### Source material
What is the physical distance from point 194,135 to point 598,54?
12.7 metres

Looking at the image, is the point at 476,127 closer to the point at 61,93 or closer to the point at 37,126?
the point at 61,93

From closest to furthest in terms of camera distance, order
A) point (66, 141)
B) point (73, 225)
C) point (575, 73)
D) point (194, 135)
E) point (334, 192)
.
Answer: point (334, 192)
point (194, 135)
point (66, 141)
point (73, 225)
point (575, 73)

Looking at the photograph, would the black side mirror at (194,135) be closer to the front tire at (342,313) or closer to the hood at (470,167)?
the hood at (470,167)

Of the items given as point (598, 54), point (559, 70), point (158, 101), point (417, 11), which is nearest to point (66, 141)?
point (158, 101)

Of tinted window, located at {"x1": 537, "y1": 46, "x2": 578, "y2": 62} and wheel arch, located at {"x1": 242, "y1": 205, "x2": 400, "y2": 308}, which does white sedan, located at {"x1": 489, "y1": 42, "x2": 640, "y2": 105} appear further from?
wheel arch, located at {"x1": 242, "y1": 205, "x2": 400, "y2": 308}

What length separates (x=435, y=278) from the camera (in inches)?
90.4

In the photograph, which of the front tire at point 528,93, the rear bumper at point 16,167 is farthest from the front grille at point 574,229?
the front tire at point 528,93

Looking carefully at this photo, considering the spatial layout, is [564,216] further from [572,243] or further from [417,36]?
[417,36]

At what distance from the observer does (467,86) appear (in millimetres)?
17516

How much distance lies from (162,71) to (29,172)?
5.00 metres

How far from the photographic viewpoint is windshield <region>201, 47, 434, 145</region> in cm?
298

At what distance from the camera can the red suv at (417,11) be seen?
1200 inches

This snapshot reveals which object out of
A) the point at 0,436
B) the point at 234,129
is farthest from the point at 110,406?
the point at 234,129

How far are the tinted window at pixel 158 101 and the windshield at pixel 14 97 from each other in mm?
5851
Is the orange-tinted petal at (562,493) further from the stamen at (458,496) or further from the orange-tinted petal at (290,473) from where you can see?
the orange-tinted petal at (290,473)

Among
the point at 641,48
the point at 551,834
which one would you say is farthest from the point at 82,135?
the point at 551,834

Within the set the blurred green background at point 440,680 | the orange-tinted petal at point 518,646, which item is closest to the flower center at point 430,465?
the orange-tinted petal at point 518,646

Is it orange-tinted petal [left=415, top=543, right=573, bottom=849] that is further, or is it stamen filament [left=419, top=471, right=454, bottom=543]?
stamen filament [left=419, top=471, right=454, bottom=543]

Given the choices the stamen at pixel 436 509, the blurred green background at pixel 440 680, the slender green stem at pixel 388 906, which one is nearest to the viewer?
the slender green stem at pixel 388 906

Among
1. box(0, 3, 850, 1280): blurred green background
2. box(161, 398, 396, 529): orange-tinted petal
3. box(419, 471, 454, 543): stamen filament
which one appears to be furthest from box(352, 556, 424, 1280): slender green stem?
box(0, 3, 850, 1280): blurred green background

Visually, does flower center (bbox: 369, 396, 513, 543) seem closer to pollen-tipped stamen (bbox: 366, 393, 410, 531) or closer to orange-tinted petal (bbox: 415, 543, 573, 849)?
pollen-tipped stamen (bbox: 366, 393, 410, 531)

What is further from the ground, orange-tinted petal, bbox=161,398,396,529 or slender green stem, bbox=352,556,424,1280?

### The exercise
Repeat the data precisely, line by line.

### Written answer
What is the physical distance from point 194,135 to point 598,54?
12.7 metres

Looking at the image, is the point at 476,127 closer to the point at 61,93 or closer to the point at 37,126?
the point at 61,93

From closest to furthest in terms of camera distance, order
A) point (66, 141)
B) point (73, 225)
C) point (575, 73)
D) point (194, 135)
E) point (334, 192)
.
Answer: point (334, 192)
point (194, 135)
point (66, 141)
point (73, 225)
point (575, 73)

Looking at the photograph, would the black side mirror at (194,135) be closer to the front tire at (342,313) or closer to the hood at (470,167)?
the hood at (470,167)

Of the items given as point (598, 54), point (559, 70), point (158, 101), point (417, 11), which is nearest to point (66, 141)?
point (158, 101)

Of tinted window, located at {"x1": 537, "y1": 46, "x2": 578, "y2": 62} and wheel arch, located at {"x1": 242, "y1": 205, "x2": 400, "y2": 308}, which does white sedan, located at {"x1": 489, "y1": 42, "x2": 640, "y2": 105} appear further from?
wheel arch, located at {"x1": 242, "y1": 205, "x2": 400, "y2": 308}

What length separates (x=435, y=278) from the camera (in inches)?
90.4

In the photograph, which of the front tire at point 528,93, the rear bumper at point 16,167 is farthest from the front grille at point 574,229?
the front tire at point 528,93

Looking carefully at this photo, considering the spatial layout, is [564,216] further from [572,243] or further from [417,36]?
[417,36]

At what distance from the observer does (467,86) appear (in millimetres)?
17516

How much distance lies from (162,71) to (29,172)?
5.00 metres

How far from the photographic viewpoint is windshield <region>201, 47, 434, 145</region> in cm?
298

At what distance from the camera can the red suv at (417,11) be seen?
1200 inches

This snapshot reveals which object out of
A) the point at 0,436
B) the point at 234,129
is farthest from the point at 110,406?
the point at 234,129

How far are the tinted window at pixel 158 101 and the windshield at pixel 14 97 from each other in mm?
5851
Is the orange-tinted petal at (562,493) further from the stamen at (458,496) or further from the orange-tinted petal at (290,473) from where you can see?
the orange-tinted petal at (290,473)

Among
the point at 641,48
the point at 551,834
which one would you say is farthest from the point at 82,135?
the point at 551,834

Within the set the blurred green background at point 440,680 | the orange-tinted petal at point 518,646, which item is closest to the flower center at point 430,465?
the orange-tinted petal at point 518,646

Is it orange-tinted petal [left=415, top=543, right=573, bottom=849] that is further, or is it stamen filament [left=419, top=471, right=454, bottom=543]?
stamen filament [left=419, top=471, right=454, bottom=543]

Given the choices the stamen at pixel 436 509, the blurred green background at pixel 440 680, the slender green stem at pixel 388 906, which one is nearest to the viewer?
the slender green stem at pixel 388 906

Among
1. box(0, 3, 850, 1280): blurred green background
2. box(161, 398, 396, 529): orange-tinted petal
3. box(419, 471, 454, 543): stamen filament
which one appears to be furthest from box(352, 556, 424, 1280): slender green stem?
box(0, 3, 850, 1280): blurred green background

Visually, does flower center (bbox: 369, 396, 513, 543) seem closer to pollen-tipped stamen (bbox: 366, 393, 410, 531) or closer to orange-tinted petal (bbox: 415, 543, 573, 849)?
pollen-tipped stamen (bbox: 366, 393, 410, 531)

What is further from the ground, orange-tinted petal, bbox=161,398,396,529 or slender green stem, bbox=352,556,424,1280?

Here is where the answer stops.